Hot weather and Arizona just go together. Residents expect temperatures in the 90s and low 100 degrees this time of year. But, when forecasters call for highs of 120 degrees, even airlines notice and take action. Today, American Airlines decided to cancel 50 flights out of Phoenix’s Skyway International Airport due to the heat.
All of the affected regional flights were scheduled to depart between 3 and 6 p.m. local time, according to Tucson News Now. This time of the day usually coincides with the hottest temperatures. According to an American Airlines statement, the planes used for these regional flights have a maximum operating temperature of 118 degrees. American uses Bombardier CRJ regional aircraft for these flights.
The airline said it plans to work with affected customers to adjust reservations or offer refunds, as necessary.
“Our smaller regional operations—those that use our CRJ aircraft types—will be most affected by the heat,” the airline’s communication specialist Kent Powell told CNN. “We really aren’t expecting any change to the operation with our mainline aircraft.”
But how can heat affect airplanes? Designers build aircraft to withstand extreme weather conditions, right? Let’s take a quick look at the mechanics and science involved.
The Science Behind How Heat Affects Planes
Airplanes rely on air density to give them the lift to take off and land. During extremely hot temperatures, the air gets thinner. Therefore, the plane doesn’t have as much air to push against to keep it at normal flying levels.
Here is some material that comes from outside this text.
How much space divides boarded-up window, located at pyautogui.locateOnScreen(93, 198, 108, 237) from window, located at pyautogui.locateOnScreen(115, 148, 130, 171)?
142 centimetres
Also, the heated, thinner air affects the aircraft’s ability to climb. That, combined with the weight of the passengers and luggage, creates a mechanical struggle some planes can’t overcome. Small planes, like the Bombardier CRJ, just don’t have enough power to work against the weather complications.
Speed plays an important role in takeoffs involving extreme heat, too. The hotter the temperature outside, the more speed a plane needs for takeoff. When running at higher speeds, the plane also needs more runway space. Some airports can not accommodate this requirement, making it impossible for smaller planes to take off properly.
Extreme heat can also affect runway structure and quality. In June 1990, temperatures hit 120 at the Phoenix airport. As a result, the runway asphalt softened and planes could not move.